Somewhere in there we settled on two years as a good definition of
commitment. We still didn’t much care what we did (outside an
office) as long as we could establish a sustainable income within a
year but we couldn’t shake our draw to an international
adventure. We wanted to be immersed in a foreign culture for long
enough to start feeling like locals. In our world travels we had never
stayed anywhere more that a few weeks, so we craved to get ourselves
integrated enough to see what tourists never see.
The idea of going into a place employed by an external agency or
company no longer really met our criteria. If the idea was to live and
work with locals, then we really needed to establish ourselves locally.
Further, we should prepare for the possibility that we might actually
like it enough to stay beyond the initial two years.
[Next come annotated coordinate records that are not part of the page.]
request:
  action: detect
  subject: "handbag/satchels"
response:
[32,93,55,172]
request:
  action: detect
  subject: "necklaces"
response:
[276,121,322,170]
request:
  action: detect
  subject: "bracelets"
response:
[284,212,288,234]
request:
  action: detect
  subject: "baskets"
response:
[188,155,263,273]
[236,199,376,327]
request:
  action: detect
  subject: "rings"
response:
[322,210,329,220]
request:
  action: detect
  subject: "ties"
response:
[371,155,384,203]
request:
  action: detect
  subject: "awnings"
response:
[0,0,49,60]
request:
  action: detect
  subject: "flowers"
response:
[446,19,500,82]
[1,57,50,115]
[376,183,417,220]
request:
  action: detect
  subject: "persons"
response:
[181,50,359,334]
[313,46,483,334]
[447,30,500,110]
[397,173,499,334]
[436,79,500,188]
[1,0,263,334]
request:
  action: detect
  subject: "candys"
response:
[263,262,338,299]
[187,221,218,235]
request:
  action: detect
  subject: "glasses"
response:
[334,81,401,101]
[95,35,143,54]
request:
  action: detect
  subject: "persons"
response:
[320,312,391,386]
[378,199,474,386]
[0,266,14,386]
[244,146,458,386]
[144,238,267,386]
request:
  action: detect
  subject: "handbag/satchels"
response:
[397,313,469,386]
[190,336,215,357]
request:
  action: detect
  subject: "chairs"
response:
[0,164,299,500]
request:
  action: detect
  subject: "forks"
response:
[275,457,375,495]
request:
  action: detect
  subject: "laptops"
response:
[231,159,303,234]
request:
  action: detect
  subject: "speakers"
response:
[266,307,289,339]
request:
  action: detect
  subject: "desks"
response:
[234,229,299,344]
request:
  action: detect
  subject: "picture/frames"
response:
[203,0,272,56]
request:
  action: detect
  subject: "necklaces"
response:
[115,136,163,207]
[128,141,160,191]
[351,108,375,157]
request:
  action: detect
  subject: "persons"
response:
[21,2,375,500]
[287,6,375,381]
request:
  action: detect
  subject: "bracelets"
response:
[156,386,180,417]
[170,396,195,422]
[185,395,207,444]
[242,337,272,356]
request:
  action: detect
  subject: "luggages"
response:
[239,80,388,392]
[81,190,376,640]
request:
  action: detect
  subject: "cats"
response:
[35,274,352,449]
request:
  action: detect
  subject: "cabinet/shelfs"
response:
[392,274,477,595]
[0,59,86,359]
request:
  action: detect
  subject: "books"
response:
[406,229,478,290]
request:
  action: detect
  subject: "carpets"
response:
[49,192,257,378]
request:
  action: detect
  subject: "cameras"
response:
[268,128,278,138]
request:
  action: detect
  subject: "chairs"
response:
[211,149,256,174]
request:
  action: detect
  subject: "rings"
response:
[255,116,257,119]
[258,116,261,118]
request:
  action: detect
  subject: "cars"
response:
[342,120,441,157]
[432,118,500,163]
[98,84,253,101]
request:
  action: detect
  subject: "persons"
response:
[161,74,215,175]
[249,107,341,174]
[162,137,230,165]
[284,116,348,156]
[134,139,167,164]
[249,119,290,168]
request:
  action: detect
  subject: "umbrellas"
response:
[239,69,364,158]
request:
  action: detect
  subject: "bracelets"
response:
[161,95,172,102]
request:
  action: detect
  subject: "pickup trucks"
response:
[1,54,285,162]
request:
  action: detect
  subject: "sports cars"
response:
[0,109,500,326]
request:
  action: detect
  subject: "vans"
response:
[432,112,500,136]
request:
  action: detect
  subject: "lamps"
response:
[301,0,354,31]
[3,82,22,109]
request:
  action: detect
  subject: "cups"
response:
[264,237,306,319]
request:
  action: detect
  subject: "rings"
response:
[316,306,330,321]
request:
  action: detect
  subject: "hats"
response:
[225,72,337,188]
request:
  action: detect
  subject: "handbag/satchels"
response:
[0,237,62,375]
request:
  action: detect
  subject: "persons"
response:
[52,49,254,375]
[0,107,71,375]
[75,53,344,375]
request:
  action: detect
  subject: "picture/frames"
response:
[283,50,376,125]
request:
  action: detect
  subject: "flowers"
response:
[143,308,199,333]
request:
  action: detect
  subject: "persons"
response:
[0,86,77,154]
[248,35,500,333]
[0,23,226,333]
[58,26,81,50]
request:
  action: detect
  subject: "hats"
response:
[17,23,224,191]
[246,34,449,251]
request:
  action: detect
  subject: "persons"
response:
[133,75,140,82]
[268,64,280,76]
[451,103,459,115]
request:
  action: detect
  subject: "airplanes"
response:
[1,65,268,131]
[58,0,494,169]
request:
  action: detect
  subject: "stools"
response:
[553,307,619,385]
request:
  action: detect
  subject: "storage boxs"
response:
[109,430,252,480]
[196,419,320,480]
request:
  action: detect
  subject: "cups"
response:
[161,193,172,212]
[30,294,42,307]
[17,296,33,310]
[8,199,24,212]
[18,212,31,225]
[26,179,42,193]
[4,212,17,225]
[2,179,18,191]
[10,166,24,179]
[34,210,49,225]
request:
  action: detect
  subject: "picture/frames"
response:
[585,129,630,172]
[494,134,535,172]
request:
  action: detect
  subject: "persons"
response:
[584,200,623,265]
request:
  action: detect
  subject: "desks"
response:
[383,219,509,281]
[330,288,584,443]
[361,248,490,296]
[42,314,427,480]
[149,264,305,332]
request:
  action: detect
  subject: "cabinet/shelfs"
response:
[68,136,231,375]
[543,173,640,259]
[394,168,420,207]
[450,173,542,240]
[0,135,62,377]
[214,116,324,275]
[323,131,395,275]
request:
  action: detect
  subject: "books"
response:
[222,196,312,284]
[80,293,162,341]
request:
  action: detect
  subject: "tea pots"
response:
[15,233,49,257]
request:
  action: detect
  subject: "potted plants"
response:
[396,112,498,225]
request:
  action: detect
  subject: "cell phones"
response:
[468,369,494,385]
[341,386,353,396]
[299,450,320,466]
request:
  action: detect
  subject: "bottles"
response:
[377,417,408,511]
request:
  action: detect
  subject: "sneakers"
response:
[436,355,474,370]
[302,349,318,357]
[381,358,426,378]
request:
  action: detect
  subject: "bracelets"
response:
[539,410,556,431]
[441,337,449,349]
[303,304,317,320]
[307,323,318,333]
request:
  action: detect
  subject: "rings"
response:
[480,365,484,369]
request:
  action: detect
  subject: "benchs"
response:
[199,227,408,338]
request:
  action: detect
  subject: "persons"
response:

This is where patriotism and cultural identity come into the
discussion. Some people seemed to be challenging our decision because
they found it inherently offensive for someone to voluntarily leave
“the greatest country on Earth.” We are very aware
travels of the advantages we’ve had being American. The fact
though, that we do not feel that the US is better in all ways than all
other countries. We were open to the possibility of finding a country
that suits us better than the US does.
Lots of questions have centered on how we could let go of our current
life. How could we leave our jobs, our house and most of all our family
and friends? Really, this part is just like moving across the country;
any voluntary move has these same issues to greater or lesser degrees.
We had already moved from California to New Mexico, and we were able to
stay connected to our close loved ones and to establish a new
community. Certainly migration might take us much further away than we
currently were from our families, but never more than a day or two by
plane. And in a way, a key part of the adventure was that big, scary
upheaval of going far away.
Fully understanding our criteria for a satisfying adventure means the
difference between a success and a potential disaster. This is
particularly true for a couple deciding together, though we have
watched individuals end up thoroughly disappointed by not picking the
right adventure. We
ended up validating our criteria when we took
a long trip to Alaska before we moved. It was an amazing trip, but
throughout we were restless to get on to our “real”
adventure. As we had realized, that kind of trip, even with glaciers
and bears and the midnight sun, wasn’t big enough.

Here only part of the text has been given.